-- BEGIN --
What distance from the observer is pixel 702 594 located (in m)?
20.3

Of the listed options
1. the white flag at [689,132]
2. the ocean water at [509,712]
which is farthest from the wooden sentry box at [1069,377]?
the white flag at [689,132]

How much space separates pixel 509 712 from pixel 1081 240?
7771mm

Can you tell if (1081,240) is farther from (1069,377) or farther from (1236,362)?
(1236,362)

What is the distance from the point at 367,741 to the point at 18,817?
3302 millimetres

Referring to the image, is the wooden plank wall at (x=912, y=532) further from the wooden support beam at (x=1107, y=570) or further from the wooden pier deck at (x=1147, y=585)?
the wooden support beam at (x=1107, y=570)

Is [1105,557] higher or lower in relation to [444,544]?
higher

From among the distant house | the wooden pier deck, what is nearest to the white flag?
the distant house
-- END --
WHAT TO WORK ON = Copy out all of the data exactly, leaving nothing out.

EXERCISE OUTPUT =
What distance from the observer is pixel 702 594 located (in m)?
20.3

Of the listed options
1. the white flag at [689,132]
2. the ocean water at [509,712]
which is farthest from the wooden sentry box at [1069,377]?
the white flag at [689,132]

How much space separates pixel 509 712 from pixel 1081 240?
7771mm

Can you tell if (1081,240) is farther from (1069,377) or farther from (1236,362)?
(1236,362)

What is the distance from the point at 367,741 to the point at 18,817?
3302 millimetres

Referring to the image, is the wooden plank wall at (x=912, y=532) further from the wooden support beam at (x=1107, y=570) or further from the wooden pier deck at (x=1147, y=585)?
the wooden support beam at (x=1107, y=570)

Is [1105,557] higher or lower in relation to [444,544]?
higher

From among the distant house | the wooden pier deck, what is nearest to the white flag?
the distant house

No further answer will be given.